▸ Passage given:
+ + +
1GB, 2GB (x64, SR) 204-Pin DDR3 SDRAM SODIMM Pin Assigments and Descriptions
Table 6: Pin Descriptions Symbol
Type
Description
A[14:0]
Input
Address inputs: Provide the row address for ACTIVATE commands, and the column address and auto precharge bit (A10) for READ/WRITE commands, to select one location out of the memory array in the respective bank. A10 is sampled during a PRECHARGE command to determine whether the PRECHARGE applies to one bank (A10 LOW, bank selected by BA[2:0]) or all banks (A10 HIGH). If only one bank is to be precharged, the bank is selected by BA. A12 is also used for BC4/BL8 identification as “BL on-the-fly” during CAS commands. The address inputs also provide the op-code during the mode register command set. A[13:0] address the 1Gb DDR3 devices. A[14:0] address the 2Gb DDR3 devices.
BA[2:0]
Input
Bank address inputs: BA[2:0] define the device bank to which an ACTIVATE, READ, WRITE, or PRECHARGE command is being applied. BA[2:0] define which mode register (MR0, MR1, MR2, and MR3) is loaded during the LOAD MODE command.
CK0, CK0#
Input
Clock: CK and CK# are differential clock inputs. All control, command, and address input signals are sampled on the crossing of the positive edge of CK and the negative edge of CK#.
CKE0
Input
Clock enable: CKE enables (registered HIGH) and disables (registered LOW) internal circuitry and clocks on the DRAM.
+ + +
▸ Supplied information:
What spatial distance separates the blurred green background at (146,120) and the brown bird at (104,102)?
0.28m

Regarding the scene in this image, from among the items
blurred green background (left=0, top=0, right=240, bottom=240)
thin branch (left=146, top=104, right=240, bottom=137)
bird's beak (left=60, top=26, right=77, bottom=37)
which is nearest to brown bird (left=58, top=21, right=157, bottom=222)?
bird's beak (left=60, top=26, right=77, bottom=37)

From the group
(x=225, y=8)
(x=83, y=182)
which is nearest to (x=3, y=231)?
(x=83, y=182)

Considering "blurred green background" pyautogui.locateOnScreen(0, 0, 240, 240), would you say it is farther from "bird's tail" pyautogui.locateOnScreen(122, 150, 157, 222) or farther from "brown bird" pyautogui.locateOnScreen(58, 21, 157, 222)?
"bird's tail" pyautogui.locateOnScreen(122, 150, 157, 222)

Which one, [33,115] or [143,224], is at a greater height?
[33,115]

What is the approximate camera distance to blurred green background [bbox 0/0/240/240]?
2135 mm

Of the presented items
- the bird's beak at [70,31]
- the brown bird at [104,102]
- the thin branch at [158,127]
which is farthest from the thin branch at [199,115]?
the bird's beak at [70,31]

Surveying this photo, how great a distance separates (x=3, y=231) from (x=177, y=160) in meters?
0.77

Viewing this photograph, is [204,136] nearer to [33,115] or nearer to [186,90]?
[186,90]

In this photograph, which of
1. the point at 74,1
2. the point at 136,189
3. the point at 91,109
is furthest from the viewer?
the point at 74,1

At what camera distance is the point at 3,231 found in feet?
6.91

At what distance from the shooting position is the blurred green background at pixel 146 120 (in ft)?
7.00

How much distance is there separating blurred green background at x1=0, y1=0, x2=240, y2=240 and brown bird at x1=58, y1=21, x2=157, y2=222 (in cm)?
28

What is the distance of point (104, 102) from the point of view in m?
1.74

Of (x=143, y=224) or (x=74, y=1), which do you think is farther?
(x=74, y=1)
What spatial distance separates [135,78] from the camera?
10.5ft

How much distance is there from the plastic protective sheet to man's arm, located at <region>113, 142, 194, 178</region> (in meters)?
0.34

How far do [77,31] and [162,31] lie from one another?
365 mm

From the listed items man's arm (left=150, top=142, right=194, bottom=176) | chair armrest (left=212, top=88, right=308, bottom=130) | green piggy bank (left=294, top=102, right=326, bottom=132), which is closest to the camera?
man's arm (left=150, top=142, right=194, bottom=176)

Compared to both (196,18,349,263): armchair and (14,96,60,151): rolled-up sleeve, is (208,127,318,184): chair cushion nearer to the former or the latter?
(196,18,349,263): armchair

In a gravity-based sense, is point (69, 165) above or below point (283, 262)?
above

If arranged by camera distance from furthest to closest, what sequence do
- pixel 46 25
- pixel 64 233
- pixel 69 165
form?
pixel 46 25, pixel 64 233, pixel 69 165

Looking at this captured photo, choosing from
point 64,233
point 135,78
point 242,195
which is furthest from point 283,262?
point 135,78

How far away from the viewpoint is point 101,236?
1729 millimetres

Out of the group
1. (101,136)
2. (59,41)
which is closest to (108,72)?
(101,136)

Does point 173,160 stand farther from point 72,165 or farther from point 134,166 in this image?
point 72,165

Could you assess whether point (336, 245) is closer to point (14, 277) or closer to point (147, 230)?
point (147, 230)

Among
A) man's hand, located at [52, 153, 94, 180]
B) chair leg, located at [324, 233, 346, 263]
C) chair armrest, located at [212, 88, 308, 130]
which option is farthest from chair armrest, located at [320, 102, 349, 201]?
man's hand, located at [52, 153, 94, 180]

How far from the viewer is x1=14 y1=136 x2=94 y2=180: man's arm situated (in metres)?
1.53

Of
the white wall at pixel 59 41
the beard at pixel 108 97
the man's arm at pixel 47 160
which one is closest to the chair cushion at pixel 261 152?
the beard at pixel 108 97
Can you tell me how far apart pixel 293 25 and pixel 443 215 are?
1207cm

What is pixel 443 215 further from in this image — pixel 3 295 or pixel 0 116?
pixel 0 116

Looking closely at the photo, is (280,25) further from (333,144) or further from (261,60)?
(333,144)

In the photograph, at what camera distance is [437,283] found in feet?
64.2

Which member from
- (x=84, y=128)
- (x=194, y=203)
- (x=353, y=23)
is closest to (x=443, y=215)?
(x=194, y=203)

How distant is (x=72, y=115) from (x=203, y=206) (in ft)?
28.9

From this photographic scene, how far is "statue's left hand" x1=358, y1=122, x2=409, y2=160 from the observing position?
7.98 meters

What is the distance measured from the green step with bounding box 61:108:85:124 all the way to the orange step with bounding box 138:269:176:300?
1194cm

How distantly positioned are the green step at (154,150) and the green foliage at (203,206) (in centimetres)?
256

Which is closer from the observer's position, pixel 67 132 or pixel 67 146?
+ + +
▸ Problems to work on:
1/ Print the DDR3 pin descriptions from "1GB, 2GB (x64, SR)" up to and including "2Gb DDR3 devices.".
2/ Continue the DDR3 SODIMM pin descriptions from the point where they stop.

▸ Per-task answers:
1/
1GB, 2GB (x64, SR) 204-Pin DDR3 SDRAM SODIMM Pin Assigments and Descriptions
Table 6: Pin Descriptions Symbol
Type
Description
A[14:0]
Input
Address inputs: Provide the row address for ACTIVATE commands, and the column address and auto precharge bit (A10) for READ/WRITE commands, to select one location out of the memory array in the respective bank. A10 is sampled during a PRECHARGE command to determine whether the PRECHARGE applies to one bank (A10 LOW, bank selected by BA[2:0]) or all banks (A10 HIGH). If only one bank is to be precharged, the bank is selected by BA. A12 is also used for BC4/BL8 identification as “BL on-the-fly” during CAS commands. The address inputs also provide the op-code during the mode register command set. A[13:0] address the 1Gb DDR3 devices. A[14:0] address the 2Gb DDR3 devices.

2/
DM[7:0]
Input
Input data mask: DM is an input mask signal for write data. Input data is masked when DM is sampled HIGH, along with the input data, during a write access. DM is sampled on both edges of the DQS. Although the DM pins are input-only, the DM loading is designed to match that of the DQ and DQS pins.
ODT0
Input
On-die termination: ODT enables (registered HIGH) and disables (registered LOW) termination resistance internal to the DRAM. When enabled in normal operation, ODT is only applied to the following pins: DQ, DQS, DQS#, and DM. The ODT input will be ignored if disabled via the LOAD MODE command.
RAS#, CAS#, WE#
Input
Command inputs: RAS#, CAS#, and WE# (along with S#) define the command being entered.
RESET#
Input (LVCMOS)
Reset: RESET# is an active LOW CMOS input referenced to VSS. The RESET# input receiver is a CMOS input defined as a rail-to-rail signal with DC HIGH ≥ 0.8 × VDD and DC LOW ≤ 0.2 × VDD. RESET# assertion and deassertion are asynchronous. System applications will most likely be unterminated, heavily loaded, and have very slow slew rates. A slow slew rate receiver design is recommended along with implementing on-chip noise filtering to prevent false triggering (RESET# assertion minimum pulse width is 100ns).
S0#
Input
Chip select: S# enables (registered LOW) and disables (registered HIGH) the command decoder.
SA[1:0]
Input
Serial address inputs: These pins are used to configure the temperature sensor/SPD EEPROM address range on the I2C bus.
SCL
Input
Serial clock for temperature sensor/SPD EEPROM: SCL is used to synchronize communication to and from the temperature sensor/SPD EEPROM.
DQ[63:0]
I/O
Data input/output: Bidirectional data bus.
DQS[7:0] DQS#[7:0]
I/O
Data strobe: DQS and DQS# are differential data strobes. Output with read data. Edgealigned with read data. Input with write data. Center-aligned with write data.
SDA
I/O
Serial data: SDA is a bidirectional pin used to transfer addresses and data into and out of the temperature sensor/SPD EEPROM on the module on the I2C bus.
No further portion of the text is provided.